Indeed with the current proposal production of 'hydrogen-ready' boilers never grows to the point where the price-promise becomes relevant, those those with these boilers may end up paying a premium, despite best intentions. To protect individual consumers the government may choose to subsidise the scheme leading to the taxpayer boiler companies to install a less flexible and future-proof technology than the heat-pump alternative, which this may not be the intended outcome of this proposal.

Accounting for the ability of heat pumps to also cool homes in hot weather on the economic case for 'hydrogen-ready' boilers (question 53 on page 60)

Heat-pumps can be run in reverse to cool, rather than to heat. A boiler (regardless of the fuel) cannot do the same.

Given the increasing frequency and severity of extremely warm and dry summers in Northern Europe, perhaps consumers will find the idea of installing a heat-pump even more attractive than is being accounted for in the proposal at present, given that they need not also purchase, find room for and run (as much) air conditioning equipment to stay comfortable and healthy all year round.

I see this as another factor which could jeopardise the 'price parity promise' from manufacturers dependent on the voilumes of boilers produced and sold, or at least the pace with which this transition is expected to occur.

It may be that these aspects has been included in the analysis upon which the predictions in the report have been made, indeed I hope so. If someone in the know could reassure me of this I would be grateful!

Until then the scientist in me would prefer to see some evidence, such as these aspects being mentioned in the detailed comparison between boilers, combination/hybrid systems and heat pumps in the proposal.

To be open and transparent, I have not read each of the 105 sources directly referenced by the proposal. It may be that my concerns stated here are irrelevant because these aspects have been well considered in the work which informs the predictions in the proposal, but these details are only to be found in the referenced sources. If so, I would be reassured to hear from those in the know that I need not be concerned. Incase not I thought it would be worth mentioning, perhaps others are thinking something similar - I'd rather mention it and be wrong than this aspect be overlooked.

Thanks!

Hello Joe. Just to respond to a couple of your comments.  NOX production is a feature of combustion, not a chemical characteristic of hydrogen vs methane.  Therefore the solution to minimise NOX is correct burner design, which is why the upgrade kit for 100% hydrogen boilers includes a new burner, specifically designed to ensure that a hydrogen boiler meets the same NOX standards as a methane boiler does today. 

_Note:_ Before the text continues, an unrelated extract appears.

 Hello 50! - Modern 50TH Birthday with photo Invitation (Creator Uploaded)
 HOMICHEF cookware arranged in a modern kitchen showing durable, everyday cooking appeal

As a heat pump owner myself, the statement that a heat pump can also be used to cool as well as heat, is theoretically correct, but it depends on the nature of the system it is connected to.  In warm air systems, a heat pump could be configured  to produce cool air as well.  However, in wet systems (which is nearly all of the UK systems), running chilled water through underfloor pipework or radiators is likely to result in undesirable condensation formation, perhaps hidden within structures where damage cannot be detected until it is too late.

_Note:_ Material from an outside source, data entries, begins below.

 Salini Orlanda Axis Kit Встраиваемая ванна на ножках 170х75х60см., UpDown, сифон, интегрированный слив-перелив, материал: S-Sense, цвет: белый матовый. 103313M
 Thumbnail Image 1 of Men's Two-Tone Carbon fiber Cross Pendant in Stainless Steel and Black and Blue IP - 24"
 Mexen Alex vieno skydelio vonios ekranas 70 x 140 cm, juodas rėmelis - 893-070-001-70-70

Your observation on training is correct and crucial (as are concerns over the supply chain).  Whatever solution is chosen for domestic heat, we will need to replace 24 million natural gas boilers in a little over 24 years (by 2050 for net zero).  Given that you cannot take consumers off heat for conversion over winter, you effectively have 8 months a year in which to do the conversion.  Roughly speaking, this is then around 35,000 properties per week being converted!